Notarization doesn’t involve a complete review (https://developer.apple.com/documentation/security/notarizin...: “Notarization of macOS software is not App Review. The Apple notary service is an automated system that scans your software for malicious content, checks for code-signing issues, and returns the results to you quickly.”

I also expect Apple will argue that requiring code to be notarized is explicitly allowed under the DMA, based on section 6.7:

“The gatekeeper shall not be prevented from taking strictly necessary and proportionate measures to ensure that interoperability does not compromise the integrity of the operating system, virtual assistant, hardware or software features provided by the gatekeeper, provided that such measures are duly justified by the gatekeeper.”

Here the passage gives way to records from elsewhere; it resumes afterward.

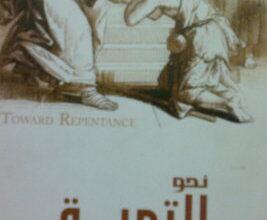 نحو التوبة - الراهب سارافيم البراموسي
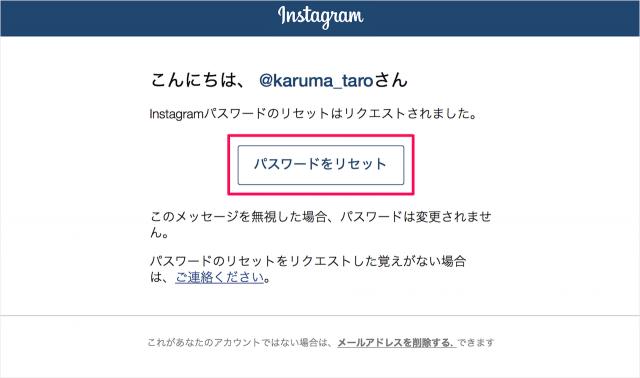 instagram-reset-password-08
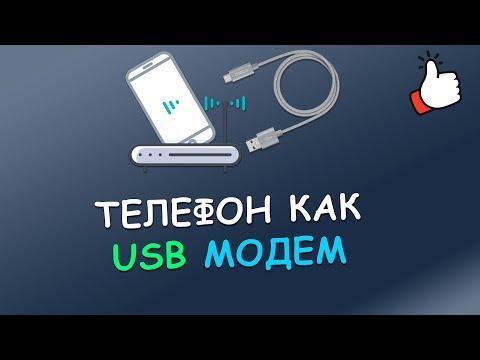 Как использовать телефон в качестве USB модема
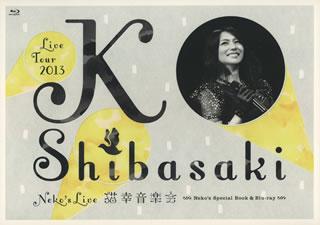 【送料無料】柴咲コウ / Ko Shibasaki Live Tour 2013~neko's live 猫幸 音楽会~Neko's Special Book&Blu-ray(ブルーレイ)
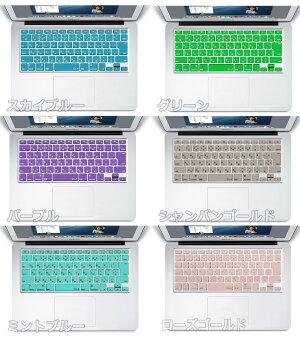 AppleWirelessKeyboard/MacBookキーボードカバー日本語(JIS配列)AirProRetina11/13/15インチ各モデル対応《全13色》Keyboardcover[RMC]マックマックブックMac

So, the discussion would have to be on whether this is strictly necessary and proportionate, and whether Apple duly justified that.

I think “strictly necessary” is a bit at odds with defense in depth (https://en.wikipedia.org/wiki/Defense_in_depth_(computing)), where you explicitly add redundancy to improve security, so we’ll see how a judge rules that, but I can see them accepting it if Apple argues they’ll implement a similar feature on-device instead if they have to.